Transformer architecture
The transformer is the deep learning architecture that underpins modern large language models (LLMs). It was introduced by researchers at Google in the 2017 paper "Attention Is All You Need". Almost every major AI model today — including GPT, Claude, and Gemini — is built on the transformer architecture.
Background
Before transformers, the dominant approach to sequence modeling was recurrent neural networks (RNNs), particularly LSTM (long short-term memory, since 1995). LSTMs read text token-by-token from left to right and could, in principle, retain information across long sequences. But in practice, long-range dependencies were poorly captured, and sequential processing made it impossible to parallelize training across tokens, which meant training was slow and hard to scale.
Transformers solved both problems. By removing recurrence entirely and processing all tokens in parallel, training time dropped dramatically and models could be scaled using additional compute.
The trade-off is that attention computation is quadratic in the context length — for every token, the model attends to every other token — but this proved acceptable given the training speed gains at scale.
Attention mechanism
The core innovation of the transformer is self-attention, also called scaled dot-product attention. For each token in a sequence, attention computes a weighted sum over all other tokens in the context. Tokens that are more relevant to the current token receive higher weights, while less relevant tokens are diminished. This allows the model to capture relationships between any two tokens regardless of their distance in the sequence.
In practice, transformers use multi-head attention. Several attention operations run in parallel, each learning to attend to different kinds of relationships (for example, syntactic structure, co-reference, or subject-verb agreement). The outputs of all heads are concatenated and projected back into the model’s embedding dimension.
The attention score between two tokens is computed as a dot product between a query vector (from the token doing the attending) and a key vector (from the token being attended to). This score is scaled by the square root of the embedding dimension (to stabilize gradients), then passed through a softmax to produce attention weights. The final output for each token is the weighted sum of the value vectors for all tokens.
Formally: Attention(Q, K, V) = softmax(QKᵀ / √dₖ) · V
Positional encoding
Because the attention mechanism has no inherent sense of order — it treats the input as a set, not a sequence — position information must be injected explicitly. The original transformer adds a positional encoding to each token’s embedding before it enters the network. The classic approach uses sinusoidal functions. Modern models more commonly use RoPE (Rotary Position Embedding), which encodes position directly into the attention score computation.
Architecture variants
The original transformer used an encoder–decoder architecture for machine translation. The encoder processes the full input sequence (with all-to-all attention), and the decoder generates the output sequence one token at a time (with causal masking, so each token can only attend to earlier tokens).

Supplied entries:

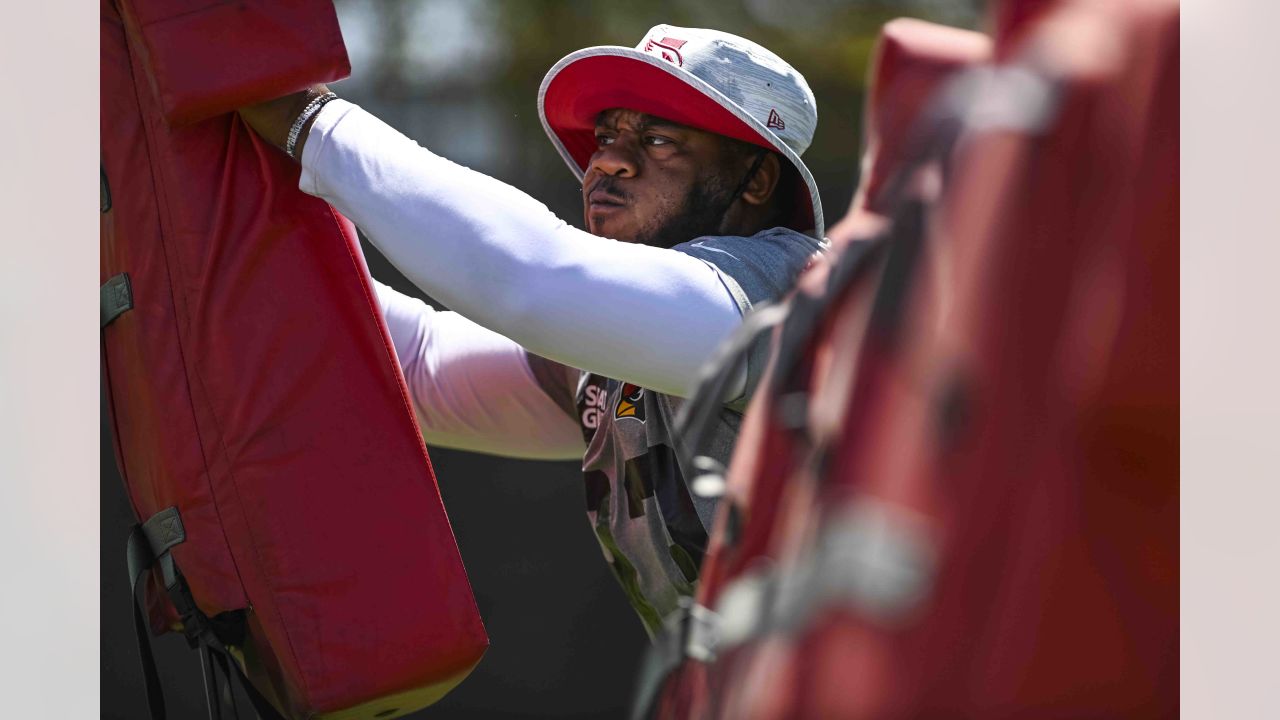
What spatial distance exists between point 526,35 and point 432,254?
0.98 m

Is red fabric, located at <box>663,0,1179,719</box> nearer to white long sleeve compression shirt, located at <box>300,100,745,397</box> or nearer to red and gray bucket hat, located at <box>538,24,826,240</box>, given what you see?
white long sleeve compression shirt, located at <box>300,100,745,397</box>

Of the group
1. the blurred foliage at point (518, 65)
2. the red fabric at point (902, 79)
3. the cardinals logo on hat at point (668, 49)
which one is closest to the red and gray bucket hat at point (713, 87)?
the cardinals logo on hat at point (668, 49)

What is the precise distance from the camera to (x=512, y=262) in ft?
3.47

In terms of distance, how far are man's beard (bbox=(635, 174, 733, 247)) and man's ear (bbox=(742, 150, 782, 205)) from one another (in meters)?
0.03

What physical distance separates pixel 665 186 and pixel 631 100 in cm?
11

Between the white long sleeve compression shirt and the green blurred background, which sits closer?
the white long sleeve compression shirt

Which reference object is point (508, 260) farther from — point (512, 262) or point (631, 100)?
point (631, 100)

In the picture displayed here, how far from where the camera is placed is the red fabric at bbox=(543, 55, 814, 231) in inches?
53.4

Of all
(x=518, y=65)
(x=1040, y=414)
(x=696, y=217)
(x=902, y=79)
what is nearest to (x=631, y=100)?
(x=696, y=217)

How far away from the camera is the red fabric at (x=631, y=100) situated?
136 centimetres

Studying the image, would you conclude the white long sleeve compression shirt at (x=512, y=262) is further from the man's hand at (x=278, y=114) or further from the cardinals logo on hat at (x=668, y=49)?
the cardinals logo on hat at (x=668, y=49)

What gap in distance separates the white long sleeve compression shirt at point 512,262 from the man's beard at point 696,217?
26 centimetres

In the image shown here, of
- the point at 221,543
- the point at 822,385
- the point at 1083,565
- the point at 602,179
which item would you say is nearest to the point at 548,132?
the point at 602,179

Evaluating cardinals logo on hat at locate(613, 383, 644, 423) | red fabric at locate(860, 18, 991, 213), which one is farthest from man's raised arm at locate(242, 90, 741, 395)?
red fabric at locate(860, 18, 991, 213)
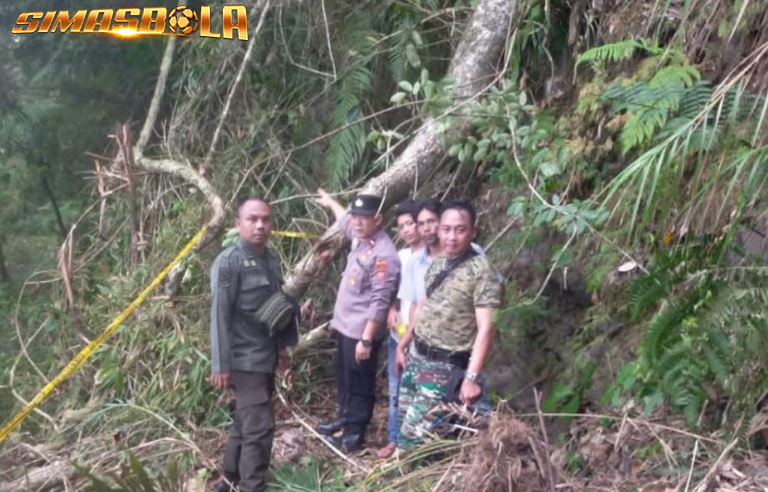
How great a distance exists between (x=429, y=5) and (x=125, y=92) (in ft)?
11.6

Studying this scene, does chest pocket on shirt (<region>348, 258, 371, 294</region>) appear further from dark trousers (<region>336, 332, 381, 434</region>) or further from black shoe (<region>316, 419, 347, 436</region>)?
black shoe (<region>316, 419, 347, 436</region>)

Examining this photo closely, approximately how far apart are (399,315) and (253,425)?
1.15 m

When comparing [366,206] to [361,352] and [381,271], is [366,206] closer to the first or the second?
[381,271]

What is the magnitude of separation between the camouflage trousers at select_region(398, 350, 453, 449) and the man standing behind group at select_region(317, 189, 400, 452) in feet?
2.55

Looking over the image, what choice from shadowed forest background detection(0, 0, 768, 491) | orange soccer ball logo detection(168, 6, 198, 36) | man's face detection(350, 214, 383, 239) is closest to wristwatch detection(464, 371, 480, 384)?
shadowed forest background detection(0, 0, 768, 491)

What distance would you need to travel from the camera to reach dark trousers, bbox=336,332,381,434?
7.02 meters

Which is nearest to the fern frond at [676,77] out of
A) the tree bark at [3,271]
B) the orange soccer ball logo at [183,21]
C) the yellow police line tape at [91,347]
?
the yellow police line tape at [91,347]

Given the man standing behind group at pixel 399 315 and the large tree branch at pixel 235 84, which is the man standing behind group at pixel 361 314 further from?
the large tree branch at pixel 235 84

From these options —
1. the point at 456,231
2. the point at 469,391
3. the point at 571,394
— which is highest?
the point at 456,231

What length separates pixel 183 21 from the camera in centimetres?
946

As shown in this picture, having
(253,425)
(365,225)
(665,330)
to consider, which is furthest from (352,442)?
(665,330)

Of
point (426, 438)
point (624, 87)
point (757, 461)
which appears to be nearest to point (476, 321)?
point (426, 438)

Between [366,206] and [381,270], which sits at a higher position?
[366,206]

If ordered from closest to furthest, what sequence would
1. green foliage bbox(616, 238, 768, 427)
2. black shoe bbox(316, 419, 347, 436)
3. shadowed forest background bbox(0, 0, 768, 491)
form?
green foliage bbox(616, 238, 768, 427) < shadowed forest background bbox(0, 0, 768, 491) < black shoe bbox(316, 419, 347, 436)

...

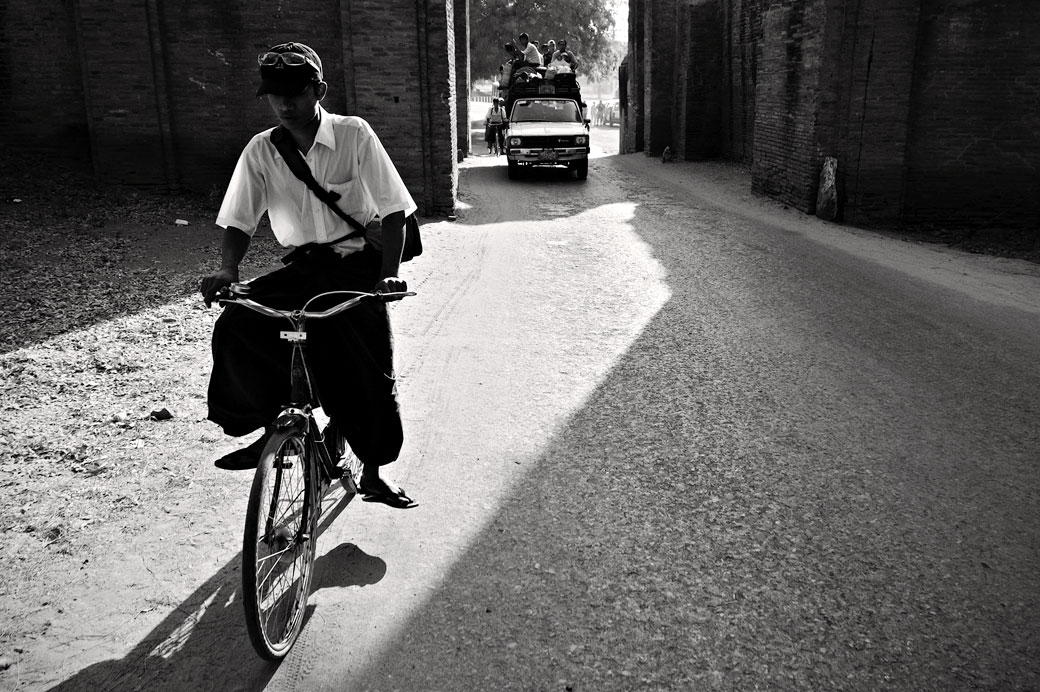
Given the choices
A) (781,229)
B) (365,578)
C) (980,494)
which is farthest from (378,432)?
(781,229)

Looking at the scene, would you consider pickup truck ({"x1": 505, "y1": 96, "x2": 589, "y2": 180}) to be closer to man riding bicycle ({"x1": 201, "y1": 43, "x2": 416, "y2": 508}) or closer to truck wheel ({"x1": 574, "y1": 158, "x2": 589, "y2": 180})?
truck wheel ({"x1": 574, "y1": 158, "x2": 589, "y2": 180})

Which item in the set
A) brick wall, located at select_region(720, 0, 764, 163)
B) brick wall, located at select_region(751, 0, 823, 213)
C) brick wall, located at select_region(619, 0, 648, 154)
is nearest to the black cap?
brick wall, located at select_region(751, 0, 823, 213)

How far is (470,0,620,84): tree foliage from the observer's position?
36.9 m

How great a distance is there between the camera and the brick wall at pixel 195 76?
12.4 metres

Required work: Decide whether each statement agrees with the text on the transformer architecture: (a) LSTMs processed text one token at a time from left to right; (b) the attention score is scaled by the square root of the context length; (c) the original transformer was built with a decoder-only design. For each, answer yes or no and quote the deciding words.

Output for this exercise:
(a) Yes: "LSTMs read text token-by-token from left to right"
(b) No: "This score is scaled by the square root of the embedding dimension"
(c) No: "The original transformer used an encoder–decoder architecture for machine translation."